-------- Teks Pilihan

Menurut Taksonomi Bloom dalam Nana Sudjana, Indikator hasil belajar mencakup pada kemampuan kognitif, afektif, dan psikomotorik. Indikator hasil belajar dalam rangka studi yang dicapai melalui tiga kategori ranah antara lain:[15]
1)      Ranah Kognitif
Berkenaan dengan hasil belajar intelektual yang terdiri dari 6 aspek yaitu pengetahuan, pemahaman, penerapan, analisis, sintesis, dan penilaian.
2)      Ranah Afektif
Berkenaan dengan sikap dan nilai. Ranah afektif meliputi lima jenjang kemampuan yaitu menerima, menjawab atau reaksi, menilai, organisasi dan karakterisasi dengan suatu nilai atau kompleks nilai.
3)      Ranah Psikomotor
Meliputi keterampilan motorik, manipulasi benda-benda, menghubungkan dan mengamati.
Dalam hal ini hasil belajar kognitif lebih dominan diban-dingkan dengan afektif dan psikomotor. Namun hasil belajar psikomotor dan afektif juga harus menjadi bagian dari hasil penilaian dalam proses pembelajaran di sekolah. Hasil belajar digunakan oleh guru untuk dijadikan ukuran atau kriteria dalam mencapai suatu tujuan pendidikan. Hasil belajar adalah perubahan perilaku secara kese-luruhan bukan hanya salah satu aspek potensi kemanusiaan saja.

----------------
-------- Data Tersedia

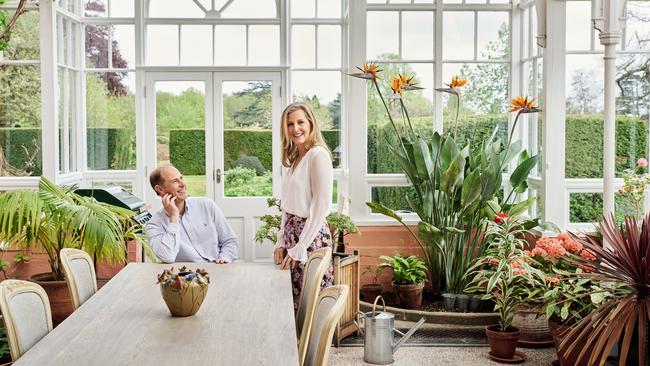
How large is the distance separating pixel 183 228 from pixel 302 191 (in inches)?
34.8

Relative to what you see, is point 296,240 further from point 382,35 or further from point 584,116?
point 382,35

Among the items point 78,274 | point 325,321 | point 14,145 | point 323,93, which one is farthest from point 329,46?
point 325,321

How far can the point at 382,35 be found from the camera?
786 centimetres

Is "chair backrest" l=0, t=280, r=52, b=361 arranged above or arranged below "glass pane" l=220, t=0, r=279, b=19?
below

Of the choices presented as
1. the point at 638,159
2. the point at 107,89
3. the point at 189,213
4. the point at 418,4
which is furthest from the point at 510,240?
the point at 107,89

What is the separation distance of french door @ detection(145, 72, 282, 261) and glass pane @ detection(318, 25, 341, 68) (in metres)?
0.49

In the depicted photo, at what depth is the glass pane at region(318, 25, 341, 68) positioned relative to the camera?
8719mm

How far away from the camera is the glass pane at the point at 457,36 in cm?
789

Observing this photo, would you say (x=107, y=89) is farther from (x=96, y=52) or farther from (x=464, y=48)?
(x=464, y=48)

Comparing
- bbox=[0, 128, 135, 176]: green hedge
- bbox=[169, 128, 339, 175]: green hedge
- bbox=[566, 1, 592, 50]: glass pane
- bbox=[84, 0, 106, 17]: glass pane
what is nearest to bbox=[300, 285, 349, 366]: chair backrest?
bbox=[566, 1, 592, 50]: glass pane

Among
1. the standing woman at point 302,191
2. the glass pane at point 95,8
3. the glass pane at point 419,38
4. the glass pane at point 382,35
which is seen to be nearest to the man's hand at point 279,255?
the standing woman at point 302,191

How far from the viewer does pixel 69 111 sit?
831 centimetres

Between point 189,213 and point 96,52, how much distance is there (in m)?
4.31

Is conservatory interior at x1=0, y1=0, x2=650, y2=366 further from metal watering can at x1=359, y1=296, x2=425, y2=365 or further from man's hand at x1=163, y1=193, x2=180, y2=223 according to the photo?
man's hand at x1=163, y1=193, x2=180, y2=223
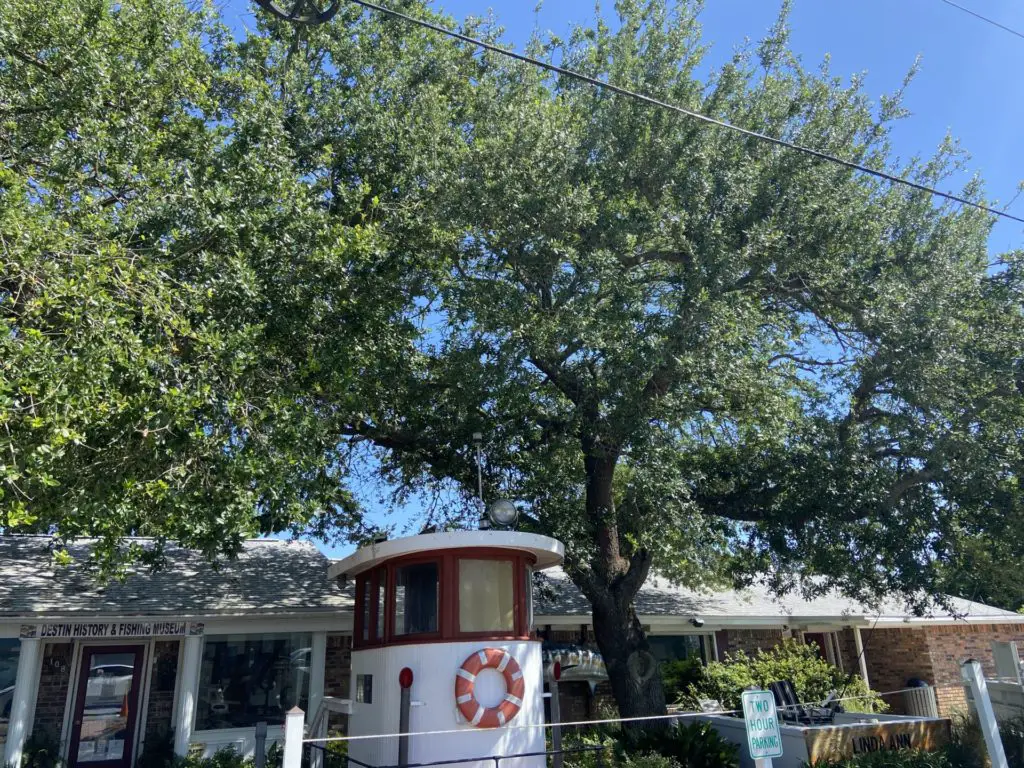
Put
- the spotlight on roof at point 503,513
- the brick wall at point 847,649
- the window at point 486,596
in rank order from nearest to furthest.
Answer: the window at point 486,596
the spotlight on roof at point 503,513
the brick wall at point 847,649

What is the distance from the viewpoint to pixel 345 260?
10.6 m

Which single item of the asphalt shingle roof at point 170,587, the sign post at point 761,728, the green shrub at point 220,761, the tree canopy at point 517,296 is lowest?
the green shrub at point 220,761

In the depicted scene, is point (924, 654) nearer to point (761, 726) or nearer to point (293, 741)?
point (761, 726)

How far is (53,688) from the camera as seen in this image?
12.8m

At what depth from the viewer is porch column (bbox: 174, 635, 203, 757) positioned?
40.2ft

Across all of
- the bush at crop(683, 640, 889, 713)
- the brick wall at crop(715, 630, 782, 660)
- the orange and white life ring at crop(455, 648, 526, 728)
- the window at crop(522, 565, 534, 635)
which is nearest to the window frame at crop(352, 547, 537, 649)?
the window at crop(522, 565, 534, 635)

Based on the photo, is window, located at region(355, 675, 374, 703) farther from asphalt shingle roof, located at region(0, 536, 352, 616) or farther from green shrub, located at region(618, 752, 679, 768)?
green shrub, located at region(618, 752, 679, 768)

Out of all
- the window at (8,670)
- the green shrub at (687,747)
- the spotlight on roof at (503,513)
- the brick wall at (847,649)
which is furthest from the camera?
the brick wall at (847,649)

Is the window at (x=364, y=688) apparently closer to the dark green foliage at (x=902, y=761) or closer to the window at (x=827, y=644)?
the dark green foliage at (x=902, y=761)

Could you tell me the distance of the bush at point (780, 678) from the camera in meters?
16.5

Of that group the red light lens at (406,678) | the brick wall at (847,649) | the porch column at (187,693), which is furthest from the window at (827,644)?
the porch column at (187,693)

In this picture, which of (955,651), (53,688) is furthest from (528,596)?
(955,651)

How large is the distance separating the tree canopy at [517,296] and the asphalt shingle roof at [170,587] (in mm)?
1258

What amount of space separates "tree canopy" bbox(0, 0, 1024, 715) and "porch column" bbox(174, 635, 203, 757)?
2838mm
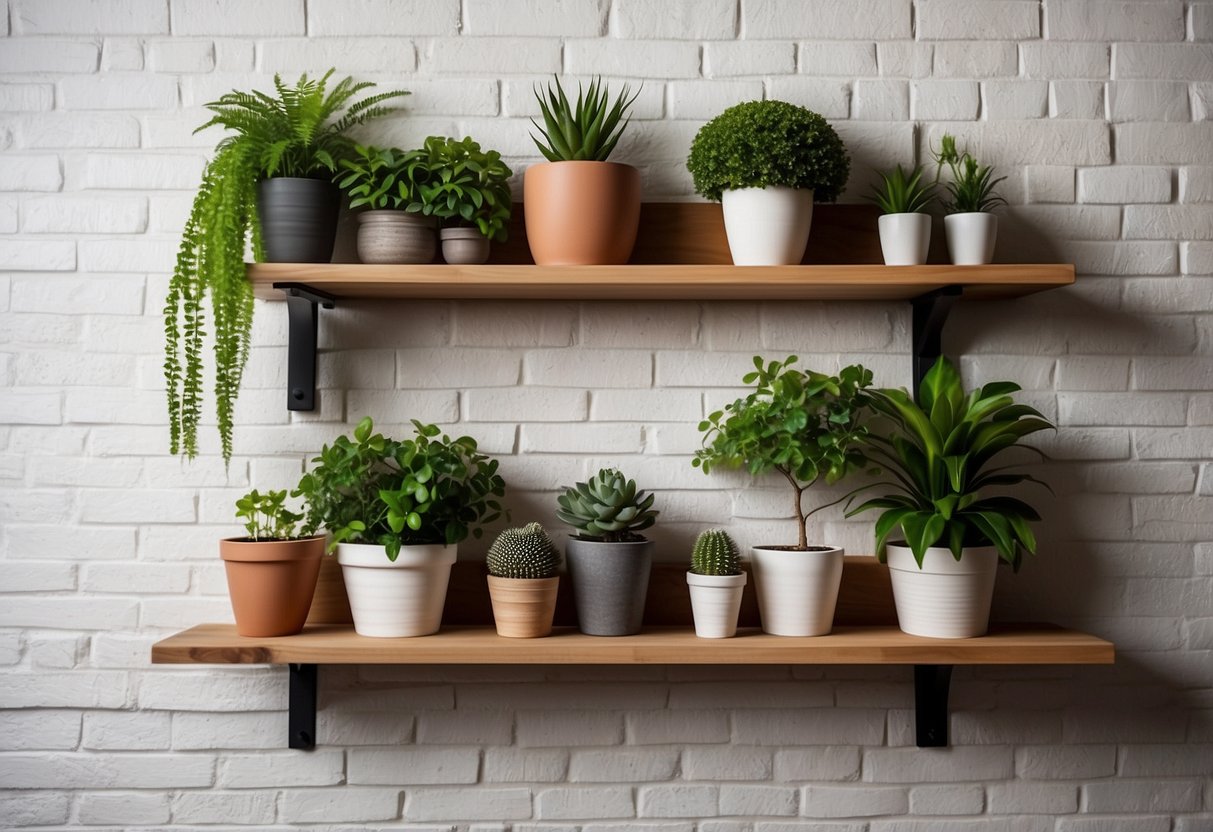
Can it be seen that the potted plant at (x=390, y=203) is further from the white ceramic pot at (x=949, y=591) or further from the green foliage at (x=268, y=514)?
the white ceramic pot at (x=949, y=591)

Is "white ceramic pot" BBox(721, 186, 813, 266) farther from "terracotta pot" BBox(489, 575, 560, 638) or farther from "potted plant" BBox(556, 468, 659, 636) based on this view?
"terracotta pot" BBox(489, 575, 560, 638)

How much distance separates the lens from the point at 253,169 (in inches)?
55.6

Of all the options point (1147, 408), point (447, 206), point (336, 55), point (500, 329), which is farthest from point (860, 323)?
point (336, 55)

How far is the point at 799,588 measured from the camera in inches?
55.6

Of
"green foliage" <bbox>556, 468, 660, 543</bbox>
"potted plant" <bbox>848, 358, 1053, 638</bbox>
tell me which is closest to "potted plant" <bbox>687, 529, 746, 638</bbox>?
"green foliage" <bbox>556, 468, 660, 543</bbox>

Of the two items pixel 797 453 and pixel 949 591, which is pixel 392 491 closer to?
pixel 797 453

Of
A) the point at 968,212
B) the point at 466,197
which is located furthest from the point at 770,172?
the point at 466,197

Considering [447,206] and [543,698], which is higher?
[447,206]

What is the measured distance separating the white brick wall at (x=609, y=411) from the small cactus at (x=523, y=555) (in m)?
0.17

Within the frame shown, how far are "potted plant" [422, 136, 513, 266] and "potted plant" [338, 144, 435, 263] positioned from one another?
0.02 metres

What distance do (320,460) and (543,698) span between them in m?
0.54

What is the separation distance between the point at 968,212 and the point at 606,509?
74 centimetres

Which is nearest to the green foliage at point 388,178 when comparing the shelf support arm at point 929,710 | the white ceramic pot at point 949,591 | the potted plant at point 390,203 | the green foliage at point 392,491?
the potted plant at point 390,203

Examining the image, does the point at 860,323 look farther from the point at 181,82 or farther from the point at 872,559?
the point at 181,82
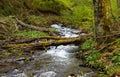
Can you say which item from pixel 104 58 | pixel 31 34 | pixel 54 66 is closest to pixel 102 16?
pixel 104 58

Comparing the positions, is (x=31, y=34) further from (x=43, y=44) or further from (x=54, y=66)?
(x=54, y=66)

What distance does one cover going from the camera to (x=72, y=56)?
10.9 m

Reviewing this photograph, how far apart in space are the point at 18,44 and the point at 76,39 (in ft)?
8.97

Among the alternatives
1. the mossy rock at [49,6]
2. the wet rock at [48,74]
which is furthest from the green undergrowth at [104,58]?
the mossy rock at [49,6]

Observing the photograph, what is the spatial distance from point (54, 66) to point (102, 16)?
8.67ft

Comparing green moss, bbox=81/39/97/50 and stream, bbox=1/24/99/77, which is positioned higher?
green moss, bbox=81/39/97/50

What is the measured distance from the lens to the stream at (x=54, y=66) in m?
8.31

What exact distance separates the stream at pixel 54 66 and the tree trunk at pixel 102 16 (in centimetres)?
149

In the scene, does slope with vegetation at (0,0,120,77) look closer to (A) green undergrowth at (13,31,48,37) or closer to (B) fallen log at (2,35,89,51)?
(A) green undergrowth at (13,31,48,37)

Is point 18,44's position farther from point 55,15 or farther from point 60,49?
point 55,15

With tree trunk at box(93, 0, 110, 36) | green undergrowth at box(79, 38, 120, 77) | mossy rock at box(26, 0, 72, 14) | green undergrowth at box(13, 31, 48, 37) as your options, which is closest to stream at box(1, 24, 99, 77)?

----------------

= Tugas Anda =
1 > Jelaskan dalam satu atau dua kalimat, berdasarkan teks pilihan, untuk apa guru menggunakan hasil belajar.
2 > Buatlah ringkasan teks tentang indikator hasil belajar dalam dua kalimat.
Data yang tersedia tidak diperlukan untuk mengerjakan tugas ini.

= Kunci Jawaban =
1 > Guru menggunakan hasil belajar sebagai ukuran atau kriteria dalam mencapai suatu tujuan pendidikan.

2 > Menurut Taksonomi Bloom dalam Nana Sudjana, indikator hasil belajar mencakup tiga ranah, yaitu kognitif (hasil belajar intelektual dengan enam aspek), afektif (sikap dan nilai dengan lima jenjang kemampuan), dan psikomotor (keterampilan motorik, manipulasi benda-benda, menghubungkan, dan mengamati). Walaupun hasil belajar kognitif lebih dominan, hasil belajar afektif dan psikomotor juga harus dinilai di sekolah, dan hasil belajar sendiri merupakan perubahan perilaku secara keseluruhan yang dipakai guru sebagai ukuran pencapaian tujuan pendidikan.